[Begin]

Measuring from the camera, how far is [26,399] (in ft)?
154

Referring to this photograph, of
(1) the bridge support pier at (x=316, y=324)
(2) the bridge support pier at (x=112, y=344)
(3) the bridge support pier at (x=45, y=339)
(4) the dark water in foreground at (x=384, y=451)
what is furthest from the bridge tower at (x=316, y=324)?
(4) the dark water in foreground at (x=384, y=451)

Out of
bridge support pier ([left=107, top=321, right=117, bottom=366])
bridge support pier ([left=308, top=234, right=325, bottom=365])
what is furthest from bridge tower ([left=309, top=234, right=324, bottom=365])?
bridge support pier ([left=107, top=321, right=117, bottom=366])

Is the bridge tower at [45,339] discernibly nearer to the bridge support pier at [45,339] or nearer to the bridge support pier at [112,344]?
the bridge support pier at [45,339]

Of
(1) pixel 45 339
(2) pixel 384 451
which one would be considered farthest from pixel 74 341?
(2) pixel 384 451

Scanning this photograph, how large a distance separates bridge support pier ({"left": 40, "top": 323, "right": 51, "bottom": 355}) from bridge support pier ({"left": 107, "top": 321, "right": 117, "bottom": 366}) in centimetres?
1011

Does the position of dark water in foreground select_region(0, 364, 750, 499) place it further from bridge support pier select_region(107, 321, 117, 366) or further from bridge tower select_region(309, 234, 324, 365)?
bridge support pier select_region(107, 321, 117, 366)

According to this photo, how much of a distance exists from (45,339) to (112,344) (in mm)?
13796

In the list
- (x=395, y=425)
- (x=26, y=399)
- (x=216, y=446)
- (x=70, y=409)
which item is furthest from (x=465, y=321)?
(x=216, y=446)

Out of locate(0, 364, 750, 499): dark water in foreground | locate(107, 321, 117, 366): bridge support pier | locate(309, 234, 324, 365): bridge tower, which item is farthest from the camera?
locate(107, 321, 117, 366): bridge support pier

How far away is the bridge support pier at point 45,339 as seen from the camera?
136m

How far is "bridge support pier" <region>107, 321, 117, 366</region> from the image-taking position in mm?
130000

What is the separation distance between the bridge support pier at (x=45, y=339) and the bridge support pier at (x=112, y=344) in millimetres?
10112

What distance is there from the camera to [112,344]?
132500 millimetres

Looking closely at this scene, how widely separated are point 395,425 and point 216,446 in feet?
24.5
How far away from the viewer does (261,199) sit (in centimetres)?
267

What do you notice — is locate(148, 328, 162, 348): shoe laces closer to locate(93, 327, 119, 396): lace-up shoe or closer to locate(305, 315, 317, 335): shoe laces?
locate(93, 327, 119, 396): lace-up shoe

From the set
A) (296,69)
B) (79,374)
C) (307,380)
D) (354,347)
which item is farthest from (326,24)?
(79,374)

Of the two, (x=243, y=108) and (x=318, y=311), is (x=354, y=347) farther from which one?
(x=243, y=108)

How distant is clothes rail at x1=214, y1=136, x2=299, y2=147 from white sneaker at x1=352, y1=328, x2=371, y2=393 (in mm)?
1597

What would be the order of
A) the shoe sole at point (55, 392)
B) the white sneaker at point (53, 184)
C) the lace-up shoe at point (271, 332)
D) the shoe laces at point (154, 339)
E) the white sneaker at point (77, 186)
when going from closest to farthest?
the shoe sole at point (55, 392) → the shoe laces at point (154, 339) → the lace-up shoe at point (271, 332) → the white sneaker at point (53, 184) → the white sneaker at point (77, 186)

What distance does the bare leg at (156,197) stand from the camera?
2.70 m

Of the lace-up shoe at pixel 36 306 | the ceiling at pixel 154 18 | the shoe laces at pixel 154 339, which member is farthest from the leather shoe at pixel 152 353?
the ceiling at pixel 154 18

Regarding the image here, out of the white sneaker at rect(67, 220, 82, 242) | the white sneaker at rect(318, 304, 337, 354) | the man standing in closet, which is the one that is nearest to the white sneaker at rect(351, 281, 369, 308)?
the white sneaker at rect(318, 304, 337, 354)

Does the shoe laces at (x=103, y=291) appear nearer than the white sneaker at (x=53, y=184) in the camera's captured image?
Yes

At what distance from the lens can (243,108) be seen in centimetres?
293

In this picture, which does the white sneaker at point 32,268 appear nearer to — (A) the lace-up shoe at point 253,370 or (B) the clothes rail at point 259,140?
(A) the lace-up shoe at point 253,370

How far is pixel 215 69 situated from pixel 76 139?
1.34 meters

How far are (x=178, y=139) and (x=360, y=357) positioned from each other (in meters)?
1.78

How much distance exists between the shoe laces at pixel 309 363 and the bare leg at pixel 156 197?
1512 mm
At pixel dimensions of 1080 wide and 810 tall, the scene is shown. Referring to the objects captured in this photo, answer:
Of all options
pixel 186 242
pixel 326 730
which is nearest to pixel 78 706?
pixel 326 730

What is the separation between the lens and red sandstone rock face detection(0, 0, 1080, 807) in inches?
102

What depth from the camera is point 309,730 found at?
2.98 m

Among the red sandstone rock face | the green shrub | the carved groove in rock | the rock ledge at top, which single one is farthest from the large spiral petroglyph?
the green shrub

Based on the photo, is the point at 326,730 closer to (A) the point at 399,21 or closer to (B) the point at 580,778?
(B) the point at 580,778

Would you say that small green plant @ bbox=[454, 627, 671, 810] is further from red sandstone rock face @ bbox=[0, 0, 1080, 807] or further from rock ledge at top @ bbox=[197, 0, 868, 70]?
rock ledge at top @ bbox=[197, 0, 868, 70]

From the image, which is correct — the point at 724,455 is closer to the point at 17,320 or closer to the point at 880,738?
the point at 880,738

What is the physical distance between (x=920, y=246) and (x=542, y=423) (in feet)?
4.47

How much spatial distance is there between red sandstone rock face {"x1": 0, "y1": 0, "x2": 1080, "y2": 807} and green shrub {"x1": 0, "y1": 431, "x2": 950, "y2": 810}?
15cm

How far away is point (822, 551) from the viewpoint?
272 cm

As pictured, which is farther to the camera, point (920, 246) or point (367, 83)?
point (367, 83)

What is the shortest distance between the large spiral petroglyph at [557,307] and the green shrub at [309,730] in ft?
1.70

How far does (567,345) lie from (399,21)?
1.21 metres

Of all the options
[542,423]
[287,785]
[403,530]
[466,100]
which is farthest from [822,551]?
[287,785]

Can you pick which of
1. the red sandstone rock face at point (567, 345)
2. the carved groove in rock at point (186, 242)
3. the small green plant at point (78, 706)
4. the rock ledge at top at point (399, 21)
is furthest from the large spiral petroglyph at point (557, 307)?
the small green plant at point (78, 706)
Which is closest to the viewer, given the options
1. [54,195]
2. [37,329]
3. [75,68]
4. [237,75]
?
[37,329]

[End]
[Begin]

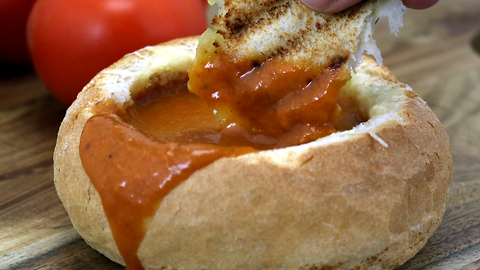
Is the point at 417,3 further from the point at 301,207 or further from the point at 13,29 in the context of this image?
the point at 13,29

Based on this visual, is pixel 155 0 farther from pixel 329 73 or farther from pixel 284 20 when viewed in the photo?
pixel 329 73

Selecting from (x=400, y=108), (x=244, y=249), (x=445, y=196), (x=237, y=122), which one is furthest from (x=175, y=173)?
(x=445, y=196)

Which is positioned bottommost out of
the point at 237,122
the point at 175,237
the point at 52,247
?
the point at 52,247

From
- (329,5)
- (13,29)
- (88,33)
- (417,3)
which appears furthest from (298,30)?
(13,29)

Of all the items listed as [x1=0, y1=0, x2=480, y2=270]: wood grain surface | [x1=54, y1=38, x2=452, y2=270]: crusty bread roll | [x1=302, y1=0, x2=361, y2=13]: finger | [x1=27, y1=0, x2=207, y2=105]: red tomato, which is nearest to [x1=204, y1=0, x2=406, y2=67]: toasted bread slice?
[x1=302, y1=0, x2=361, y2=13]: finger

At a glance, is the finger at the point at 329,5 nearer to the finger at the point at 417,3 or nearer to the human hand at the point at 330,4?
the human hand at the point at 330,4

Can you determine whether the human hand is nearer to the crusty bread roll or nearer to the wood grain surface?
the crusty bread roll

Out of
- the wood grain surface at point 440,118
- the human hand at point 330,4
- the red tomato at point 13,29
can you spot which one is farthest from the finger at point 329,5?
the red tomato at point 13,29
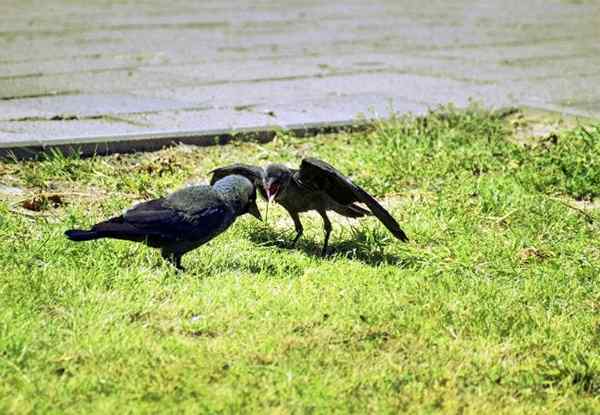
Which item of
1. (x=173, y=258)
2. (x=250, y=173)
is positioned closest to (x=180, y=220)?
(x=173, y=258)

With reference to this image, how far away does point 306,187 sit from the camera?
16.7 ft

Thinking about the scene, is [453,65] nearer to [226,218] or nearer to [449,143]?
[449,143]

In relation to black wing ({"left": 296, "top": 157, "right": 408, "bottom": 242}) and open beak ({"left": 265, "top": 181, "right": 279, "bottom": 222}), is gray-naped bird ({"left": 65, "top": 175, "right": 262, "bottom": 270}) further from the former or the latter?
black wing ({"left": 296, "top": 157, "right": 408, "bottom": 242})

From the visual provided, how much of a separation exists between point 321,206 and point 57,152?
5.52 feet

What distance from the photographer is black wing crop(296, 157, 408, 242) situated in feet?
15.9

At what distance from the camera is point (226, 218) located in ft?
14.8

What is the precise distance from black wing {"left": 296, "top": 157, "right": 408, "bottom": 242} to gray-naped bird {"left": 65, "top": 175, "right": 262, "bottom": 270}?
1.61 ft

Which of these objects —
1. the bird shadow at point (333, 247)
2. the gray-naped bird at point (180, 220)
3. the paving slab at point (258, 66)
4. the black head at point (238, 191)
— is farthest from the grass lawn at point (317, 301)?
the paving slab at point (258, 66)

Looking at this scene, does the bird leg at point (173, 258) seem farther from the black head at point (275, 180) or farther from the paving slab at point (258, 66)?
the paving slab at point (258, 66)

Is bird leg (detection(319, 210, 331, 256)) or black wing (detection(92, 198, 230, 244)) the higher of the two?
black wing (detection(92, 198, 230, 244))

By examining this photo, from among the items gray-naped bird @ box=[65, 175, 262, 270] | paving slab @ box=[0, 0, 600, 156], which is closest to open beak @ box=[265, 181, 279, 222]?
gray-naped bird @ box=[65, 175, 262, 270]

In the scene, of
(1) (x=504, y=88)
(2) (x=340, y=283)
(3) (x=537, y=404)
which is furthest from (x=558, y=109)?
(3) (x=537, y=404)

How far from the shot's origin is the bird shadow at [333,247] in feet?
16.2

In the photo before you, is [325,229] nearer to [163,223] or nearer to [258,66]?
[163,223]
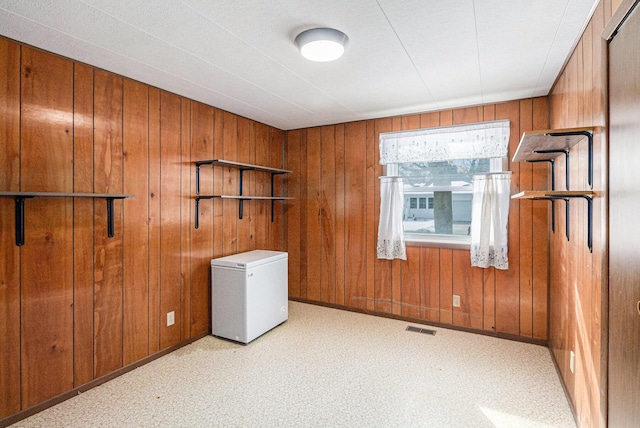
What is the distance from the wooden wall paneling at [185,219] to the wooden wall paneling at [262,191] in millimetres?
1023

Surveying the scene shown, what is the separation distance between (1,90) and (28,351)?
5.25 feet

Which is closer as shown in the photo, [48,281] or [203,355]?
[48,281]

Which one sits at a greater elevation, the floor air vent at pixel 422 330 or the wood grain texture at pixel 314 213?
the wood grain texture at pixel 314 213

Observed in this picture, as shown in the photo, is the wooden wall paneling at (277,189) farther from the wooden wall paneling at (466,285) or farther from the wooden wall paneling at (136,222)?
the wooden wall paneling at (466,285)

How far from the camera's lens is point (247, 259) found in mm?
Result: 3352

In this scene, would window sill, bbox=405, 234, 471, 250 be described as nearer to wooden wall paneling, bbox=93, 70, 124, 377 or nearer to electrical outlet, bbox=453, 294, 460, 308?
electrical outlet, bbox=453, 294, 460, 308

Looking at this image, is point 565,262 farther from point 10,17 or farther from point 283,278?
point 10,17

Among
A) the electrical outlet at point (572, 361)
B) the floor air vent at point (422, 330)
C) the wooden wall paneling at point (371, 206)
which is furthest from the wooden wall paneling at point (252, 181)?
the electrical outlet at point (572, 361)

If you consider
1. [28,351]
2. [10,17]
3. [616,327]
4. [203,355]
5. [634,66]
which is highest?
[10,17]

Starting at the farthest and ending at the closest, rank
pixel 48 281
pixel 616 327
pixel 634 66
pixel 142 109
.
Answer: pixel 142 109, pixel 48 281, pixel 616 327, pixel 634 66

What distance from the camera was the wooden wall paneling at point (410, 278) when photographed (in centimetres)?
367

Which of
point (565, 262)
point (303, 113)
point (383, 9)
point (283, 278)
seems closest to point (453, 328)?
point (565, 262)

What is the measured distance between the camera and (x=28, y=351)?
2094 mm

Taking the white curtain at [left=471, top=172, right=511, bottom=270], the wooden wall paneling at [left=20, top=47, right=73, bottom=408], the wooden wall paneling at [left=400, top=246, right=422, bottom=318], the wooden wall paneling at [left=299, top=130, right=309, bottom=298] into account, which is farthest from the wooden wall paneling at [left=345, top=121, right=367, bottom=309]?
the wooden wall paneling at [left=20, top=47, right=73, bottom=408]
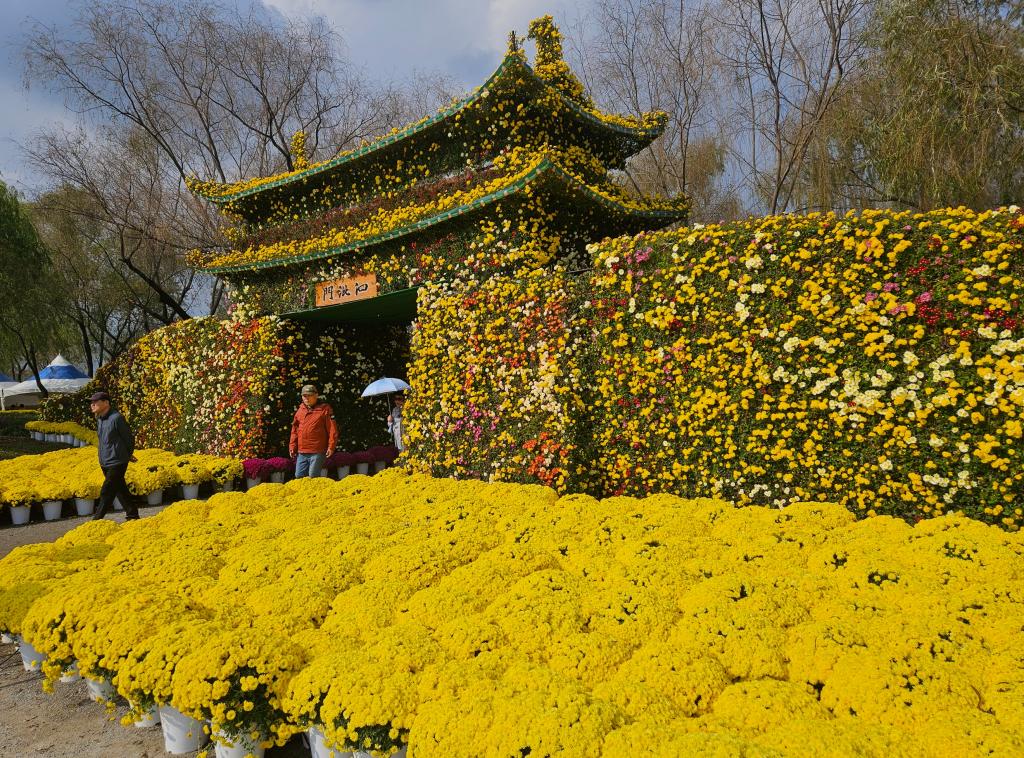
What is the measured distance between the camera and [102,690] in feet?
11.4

[End]

**Directions for this task:** How many lines in the records above contain the word "Referring"? Reply with the number alone.

**Expected answer:** 2